### PROBLEM REQUIREMENTS
Answer the following questions using the text below on Jabil's revenue forecasts.
1. What revenue did Jabil report for the last quarter?
2. Roughly how much annual revenue from the Nortel contract does the writer believe analysts are using?
3. Which two plants does the writer believe Jabil opened partly to serve Nortel Networks better?
═════ TEXT PROVIDED
Analysts are very conservative with FY2000 revenue forecast.
Last Q Jabil did $523M, and the AugQ should come in slightly higher. The new Nortel contract is huge, but I think the analysts are only using about $250M annually for this contract. It wouldn't surprise me to see $100M quarterly from this contract by AugQ of 2000. This is based on how conservatively Jabil initially estimated the HP contract, and based on the large scope of the Nortel contract as announced in the press releases last fall. Clearly Nortel Networks expects Jabil to be one of their largest (if not the largest) EMS supplier. Since Nortel Networks already had EMS suppliers in the $200M range, why the big press release, and the big hoopla? They completed an inhouse analysis to reduce the number of suppliers, and Jabil came up the big winner. Clearly the Nortel business will eventually be much larger than what is in the analyst models. The clincher to me, is that I believe Jabil has opened the San Jose plant, and the Massachusetts plant in part, to better serve Nortel Networks.
══════════
═════ DATA EXCERPTS
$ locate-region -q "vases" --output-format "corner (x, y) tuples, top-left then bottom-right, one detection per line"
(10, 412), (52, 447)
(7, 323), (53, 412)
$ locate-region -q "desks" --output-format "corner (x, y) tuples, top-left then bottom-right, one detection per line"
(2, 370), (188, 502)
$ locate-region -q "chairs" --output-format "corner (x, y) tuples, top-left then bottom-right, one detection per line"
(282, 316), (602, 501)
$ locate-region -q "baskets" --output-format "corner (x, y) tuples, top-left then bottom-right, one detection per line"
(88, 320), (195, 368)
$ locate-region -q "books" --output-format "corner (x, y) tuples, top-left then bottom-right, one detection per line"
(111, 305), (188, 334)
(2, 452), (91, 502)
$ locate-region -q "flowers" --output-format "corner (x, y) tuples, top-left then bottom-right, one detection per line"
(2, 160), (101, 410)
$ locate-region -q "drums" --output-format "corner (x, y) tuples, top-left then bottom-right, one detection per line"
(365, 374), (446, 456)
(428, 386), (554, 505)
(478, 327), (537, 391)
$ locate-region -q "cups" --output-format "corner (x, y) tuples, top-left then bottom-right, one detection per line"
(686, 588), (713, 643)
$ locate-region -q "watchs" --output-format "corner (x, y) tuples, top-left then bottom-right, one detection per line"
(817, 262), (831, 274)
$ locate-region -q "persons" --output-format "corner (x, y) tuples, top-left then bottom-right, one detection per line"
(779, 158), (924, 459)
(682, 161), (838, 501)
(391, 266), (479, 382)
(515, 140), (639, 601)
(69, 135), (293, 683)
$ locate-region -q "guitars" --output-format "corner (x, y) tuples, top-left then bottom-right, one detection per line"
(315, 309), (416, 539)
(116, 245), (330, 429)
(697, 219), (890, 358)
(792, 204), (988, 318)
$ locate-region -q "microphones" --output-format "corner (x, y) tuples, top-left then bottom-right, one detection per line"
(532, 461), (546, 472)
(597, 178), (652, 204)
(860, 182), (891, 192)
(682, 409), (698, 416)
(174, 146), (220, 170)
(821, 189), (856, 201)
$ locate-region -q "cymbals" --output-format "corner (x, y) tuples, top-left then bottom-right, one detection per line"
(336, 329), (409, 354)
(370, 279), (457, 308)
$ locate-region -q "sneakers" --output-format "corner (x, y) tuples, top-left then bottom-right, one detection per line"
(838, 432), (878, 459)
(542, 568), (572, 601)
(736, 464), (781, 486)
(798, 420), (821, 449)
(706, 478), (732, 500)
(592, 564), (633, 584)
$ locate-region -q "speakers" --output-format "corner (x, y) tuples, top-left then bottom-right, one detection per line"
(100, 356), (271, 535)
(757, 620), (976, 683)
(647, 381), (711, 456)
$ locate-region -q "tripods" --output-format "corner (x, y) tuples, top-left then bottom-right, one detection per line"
══════════
### SOLUTION TO THIS TASK
1. $523M.
2. About $250M.
3. The San Jose plant and the Massachusetts plant.